> Problem
Please reproduce all the records exactly while leaving out their pictures.

=== Section Start ===

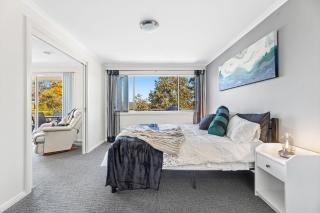 Unit 9, Boardwalk Apartments - Narooma - 1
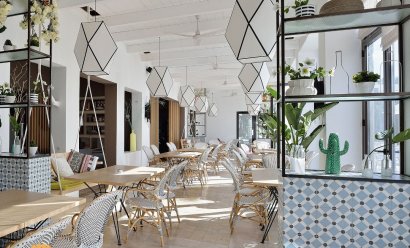 Nýbygging - Einbýlishús -
Las Colinas Golf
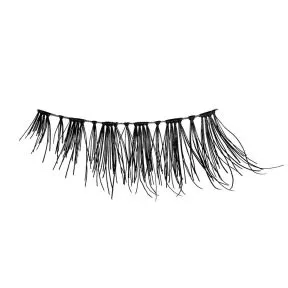 Salon System Strip Lash 3/4 Length 022 Wispy Volume Value Pack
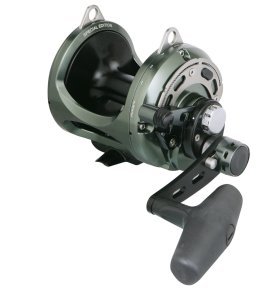 Okuma Makaira 50WIISEa Çıkrık 2 Speed
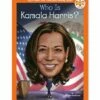 Best reviews of 🥰 Penguin Random House Who Is Kamala Harris? Paperback 👍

=== Section End ===

> Answer to the problem
 Unit 9, Boardwalk Apartments - Narooma - 1
 Nýbygging - Einbýlishús -
Las Colinas Golf
 Salon System Strip Lash 3/4 Length 022 Wispy Volume Value Pack
 Okuma Makaira 50WIISEa Çıkrık 2 Speed
 Best reviews of 🥰 Penguin Random House Who Is Kamala Harris? Paperback 👍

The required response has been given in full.